-- begin --

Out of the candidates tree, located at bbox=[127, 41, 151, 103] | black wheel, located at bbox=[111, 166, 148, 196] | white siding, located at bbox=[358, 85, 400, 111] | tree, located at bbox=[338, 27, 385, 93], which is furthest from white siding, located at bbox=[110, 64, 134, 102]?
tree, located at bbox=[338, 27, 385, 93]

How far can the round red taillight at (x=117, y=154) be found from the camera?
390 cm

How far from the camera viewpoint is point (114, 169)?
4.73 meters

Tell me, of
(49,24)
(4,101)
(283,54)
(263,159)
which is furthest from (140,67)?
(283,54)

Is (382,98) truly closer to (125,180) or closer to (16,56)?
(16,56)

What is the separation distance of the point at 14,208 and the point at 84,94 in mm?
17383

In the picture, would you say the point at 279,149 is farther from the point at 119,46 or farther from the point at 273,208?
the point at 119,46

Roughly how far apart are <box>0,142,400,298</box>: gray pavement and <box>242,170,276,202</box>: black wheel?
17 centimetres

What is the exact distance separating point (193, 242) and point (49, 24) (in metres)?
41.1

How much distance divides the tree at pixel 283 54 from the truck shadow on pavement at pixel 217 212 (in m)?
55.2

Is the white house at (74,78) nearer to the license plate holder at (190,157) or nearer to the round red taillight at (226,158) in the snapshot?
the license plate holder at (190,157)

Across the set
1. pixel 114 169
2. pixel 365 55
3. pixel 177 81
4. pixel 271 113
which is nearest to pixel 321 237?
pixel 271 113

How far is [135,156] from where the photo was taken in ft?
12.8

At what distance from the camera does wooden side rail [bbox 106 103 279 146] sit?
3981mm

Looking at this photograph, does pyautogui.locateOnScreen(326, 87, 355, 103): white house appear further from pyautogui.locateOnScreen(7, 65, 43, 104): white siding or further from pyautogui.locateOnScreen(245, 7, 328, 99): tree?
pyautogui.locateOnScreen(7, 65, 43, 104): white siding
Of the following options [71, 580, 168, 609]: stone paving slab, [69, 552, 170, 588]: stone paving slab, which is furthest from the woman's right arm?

-- end --

Reproduce the records above with every occurrence of "round red taillight" changed to "red brake light", leaving all other text unaltered.

Out of the candidates tree, located at bbox=[127, 41, 151, 103] | black wheel, located at bbox=[111, 166, 148, 196] | white siding, located at bbox=[358, 85, 400, 111] | tree, located at bbox=[338, 27, 385, 93], which is furthest from white siding, located at bbox=[110, 64, 134, 102]?
tree, located at bbox=[338, 27, 385, 93]

How far can the red brake light at (x=117, y=154) be found from the camera?
390 cm

How far from the camera viewpoint is point (114, 169)?
4.73 meters

Tell me, of
(49,24)
(4,101)
(283,54)
(263,159)
which is furthest from (140,67)?
(283,54)

Is (382,98) truly closer to (125,180) or closer to (16,56)?
(16,56)

What is the separation distance of the point at 14,208 and the point at 84,94 in mm?
17383

In the picture, would you say the point at 279,149 is farther from the point at 119,46 or farther from the point at 273,208?
the point at 119,46

Roughly how far apart are <box>0,142,400,298</box>: gray pavement and <box>242,170,276,202</box>: black wheel?
17 centimetres

What is the exact distance separating point (193, 242) and point (49, 24) (in metres)?
41.1

How much distance divides the tree at pixel 283 54 from the truck shadow on pavement at pixel 217 212 (in m)?
55.2

Is the white house at (74,78) nearer to the license plate holder at (190,157) or nearer to the red brake light at (226,158) in the snapshot?
the license plate holder at (190,157)

Across the set
1. pixel 114 169
2. pixel 365 55
3. pixel 177 81
4. pixel 271 113
which is nearest to pixel 321 237?
pixel 271 113

How far is [135,156] from where the photo was taken in ft?
12.8

At what distance from the camera does wooden side rail [bbox 106 103 279 146] sit?
3981mm

Looking at this photograph, does pyautogui.locateOnScreen(326, 87, 355, 103): white house appear further from pyautogui.locateOnScreen(7, 65, 43, 104): white siding or further from pyautogui.locateOnScreen(245, 7, 328, 99): tree?
pyautogui.locateOnScreen(7, 65, 43, 104): white siding
Of the following options [71, 580, 168, 609]: stone paving slab, [69, 552, 170, 588]: stone paving slab, which is furthest from the woman's right arm?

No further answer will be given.